--- START ---

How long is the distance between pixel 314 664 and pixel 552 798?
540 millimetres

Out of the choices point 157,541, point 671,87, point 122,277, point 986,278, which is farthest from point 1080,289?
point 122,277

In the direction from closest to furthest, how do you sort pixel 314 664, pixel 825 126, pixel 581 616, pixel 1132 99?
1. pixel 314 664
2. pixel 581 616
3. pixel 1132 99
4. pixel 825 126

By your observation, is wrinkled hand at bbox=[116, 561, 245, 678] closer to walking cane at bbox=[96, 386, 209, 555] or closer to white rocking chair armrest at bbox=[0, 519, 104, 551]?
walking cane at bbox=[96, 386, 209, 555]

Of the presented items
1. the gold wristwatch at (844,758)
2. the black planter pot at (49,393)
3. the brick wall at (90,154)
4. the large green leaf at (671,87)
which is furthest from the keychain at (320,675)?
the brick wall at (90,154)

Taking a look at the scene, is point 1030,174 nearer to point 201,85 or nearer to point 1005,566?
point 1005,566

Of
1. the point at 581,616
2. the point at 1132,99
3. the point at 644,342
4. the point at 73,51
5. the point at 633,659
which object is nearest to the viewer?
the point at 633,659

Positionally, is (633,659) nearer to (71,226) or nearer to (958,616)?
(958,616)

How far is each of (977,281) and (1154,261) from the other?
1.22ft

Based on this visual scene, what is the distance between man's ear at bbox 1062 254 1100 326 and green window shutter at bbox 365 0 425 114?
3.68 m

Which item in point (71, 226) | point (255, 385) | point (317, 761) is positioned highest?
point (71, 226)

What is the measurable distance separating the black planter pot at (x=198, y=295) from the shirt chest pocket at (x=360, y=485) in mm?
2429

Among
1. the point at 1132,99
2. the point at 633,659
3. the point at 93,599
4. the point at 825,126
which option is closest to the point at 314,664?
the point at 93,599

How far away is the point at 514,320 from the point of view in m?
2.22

--- END ---

**Stated goal**: Put the lines of the records above into a JSON list of strings, one string per line, starting with the line containing "In the direction" and going on through the line containing "4. pixel 825 126". Leave out blank lines.

**Answer for this exercise**:
[
  "In the direction from closest to furthest, how do you sort pixel 314 664, pixel 825 126, pixel 581 616, pixel 1132 99?",
  "1. pixel 314 664",
  "2. pixel 581 616",
  "3. pixel 1132 99",
  "4. pixel 825 126"
]